The most recent case in point is a matter challenging his July interim rule to deny entry to asylum seekers at the Mexican border if they have “declined to request protection at the first opportunity,” meaning if they traveled through another country where they could theoretically have applied for asylum. The US Supreme Court on Sept. 11 granted the Trump administration’s request for emergency relief, lifting an injunction on the new restriction—initially placed nationwide by a California district court judge and then narrowed by the Ninth Circuit Court of Appeals—while the matter plays out in the lower courts.

The grant allows the administration to implement its new rule throughout the ongoing lower court proceedings and assumes the matter will make its way back to the Supreme Court for review, although it doesn’t promise to take the case.
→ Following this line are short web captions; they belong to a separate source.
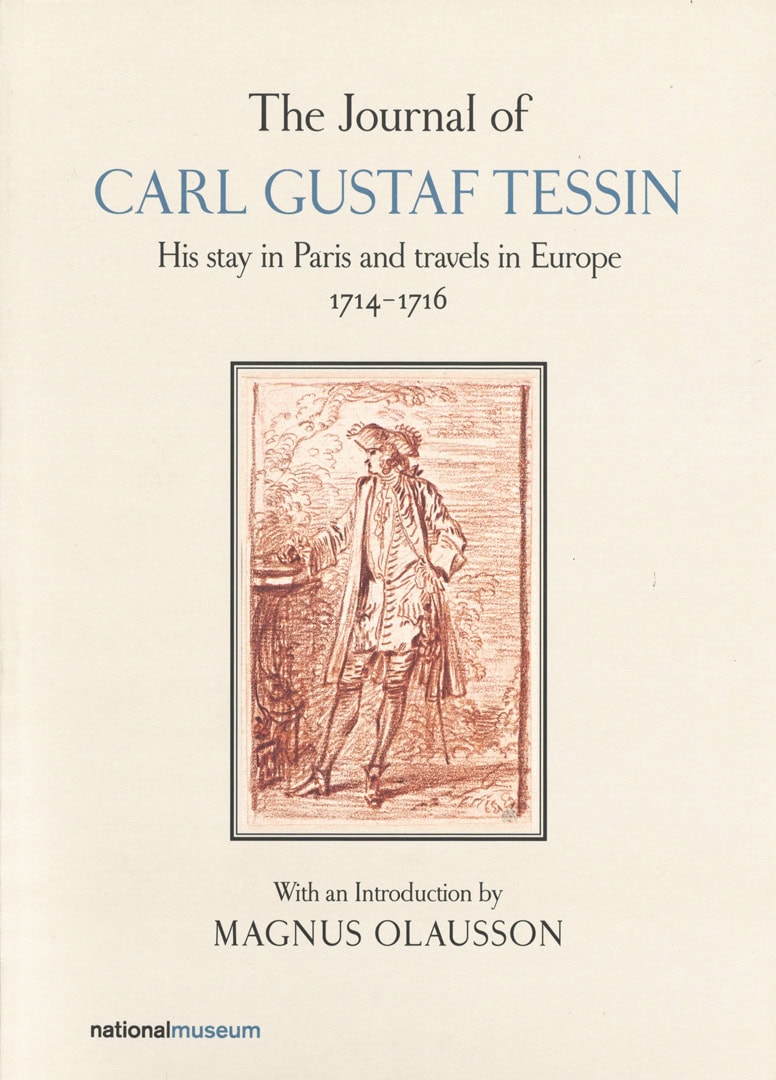 Magnus Olausson : The Journal of Carl Gustaf Tessin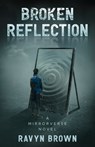 Broken Reflection - Ravyn Brown - 9781641469210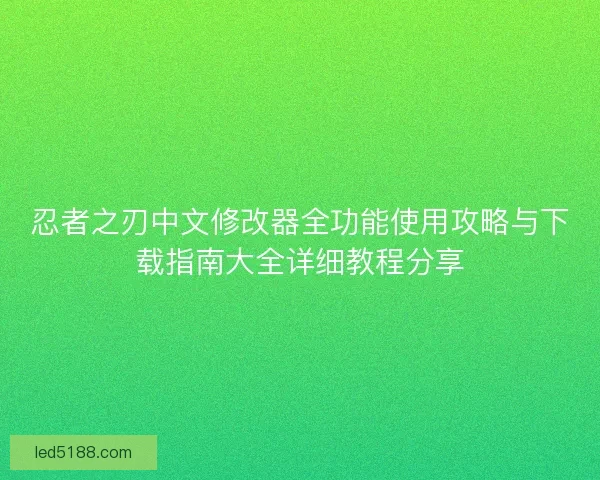 忍者之刃中文修改器全功能使用攻略与下载指南大全详细教程分享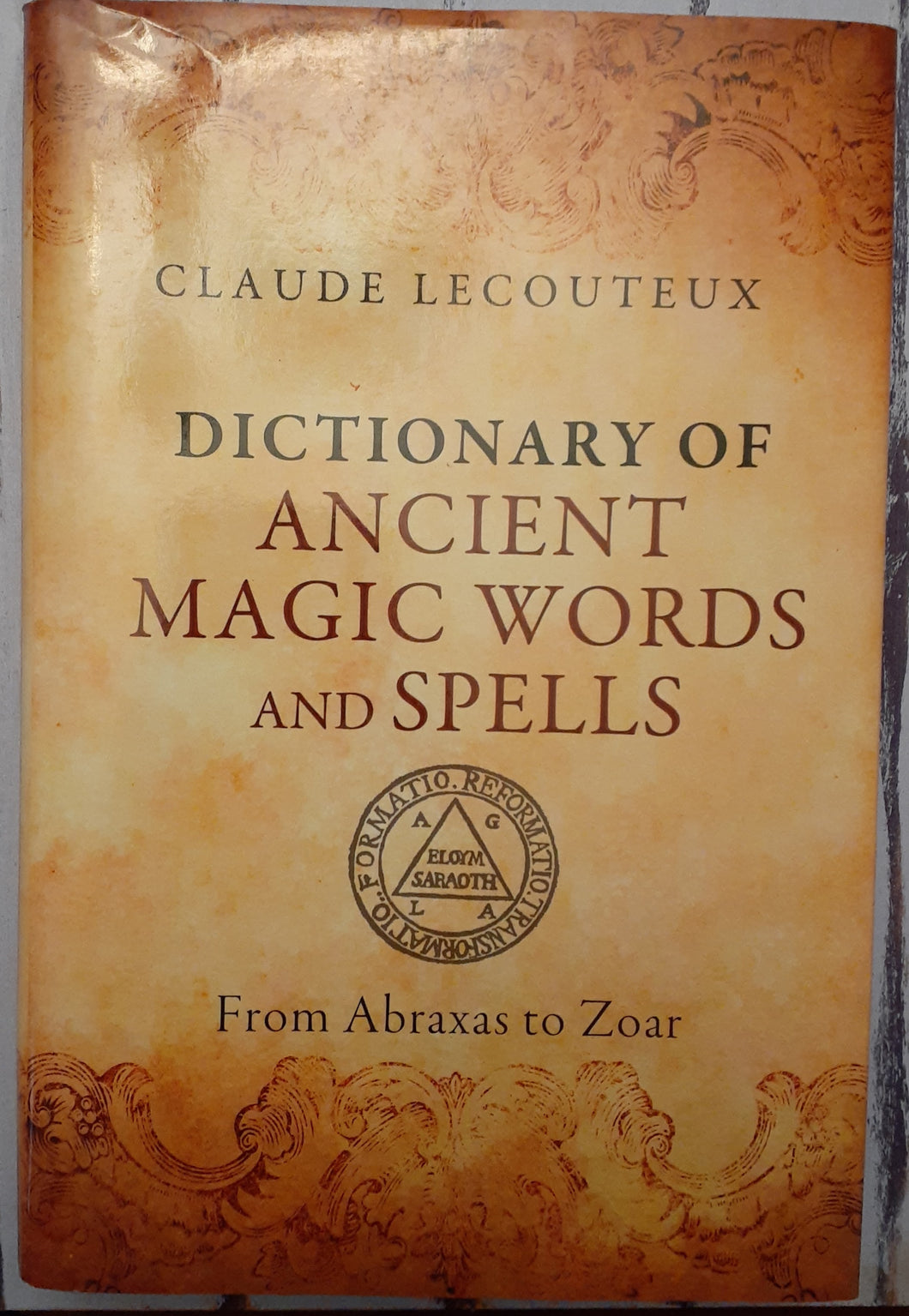 Dictionary of Ancient Magic Words and Spells: From Abraxas to Zoar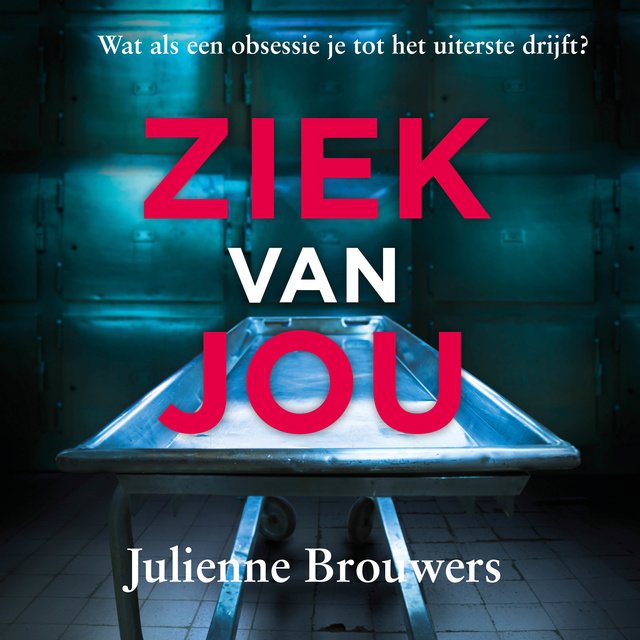 Julienne Brouwers - Ziek van Jou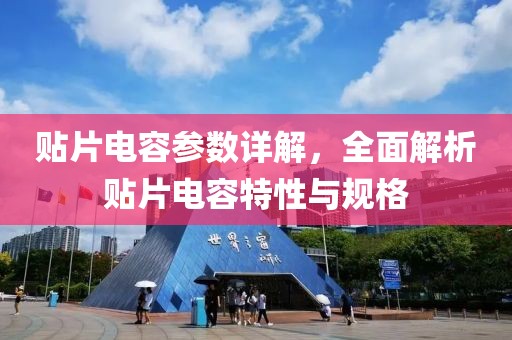 贴片电容参数详解，全面解析贴片电容特性与规格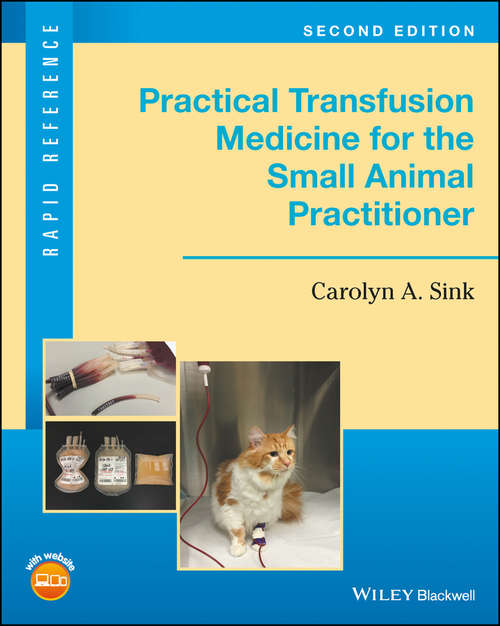Book cover of Practical Transfusion Medicine for the Small Animal Practitioner (2) (Rapid Reference)
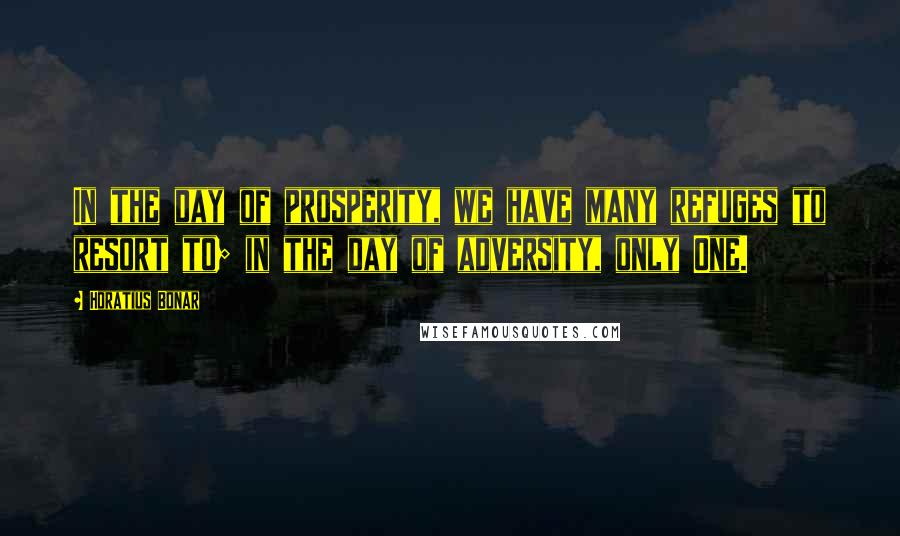 Horatius Bonar Quotes: In the day of prosperity, we have many refuges to resort to; in the day of adversity, only One.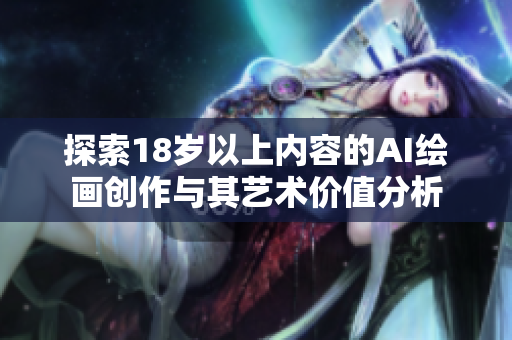 探索18岁以上内容的AI绘画创作与其艺术价值分析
In a somewhat cryptic docket entry on the court’s website on Wednesday, it noted, “If a writ of certiorari is sought and the Court denies the petition, this order shall terminate automatically. If the Court grants the petition for a writ of certiorari, this order shall terminate when the Court enters its judgment.” No opinion was attached to the docket entry, which notes only that justices Sonia Sotomayor and Ruth Bader Ginsburg opposed granting the administration’s requested stay.

While the high court did not actually affirm the legality of the restrictive rule, it’s certainly an interim win for the president and his hardline immigration policies. Challengers argued that the new restriction is a major change to asylum law and policy and would, in effect, bar all asylum applicants at the border except Mexicans (who wouldn’t pass through any other country to reach the US), thus threatening the lives of countless people in danger. Asylum seekers, unlike other migrants, enter on the basis of a credible fear of persecution at home, based on their status in a particular group—they are refugees whose basis for fleeing isn’t merely economic. Any changes to policy must be approved by congress, the challengers said.

The administration, on the other hand, argued that the new rule is necessary to deal with the “crushing burden” of migration at the border, calling the situation an emergency. But it seems the Trump administration is in a constant state of emergency.

According to a July Harvard Law Review article, Trump continually resorting to the high court is not at all normal. During the first two-and-a-half years of this administration, the solicitor general has sought emergency or extraordinary relief from the Supreme Court “with unprecedented frequency,” applying for at least 20 stays of lower-court rulings. In the 16 years before Trump took office, the government sought only a total of eight stays.

Nonetheless, the court is reviewing these emergency applications, which makes for a very busy “shadow docket” in addition to the official business of reviewing final decisions by lower courts. ”[S]uch an approach is radically out of kilter with the court’s approach to the rest of its docket,” writes Stephen Vladeck of the University of Texas Law School in the article. “The justices have repeatedly emphasized, especially lately, that “[o]urs is ‘a court of final review and not first view.'”

Still, as the latest grant shows, Trump won’t stand in line and, apparently, he really doesn’t have to.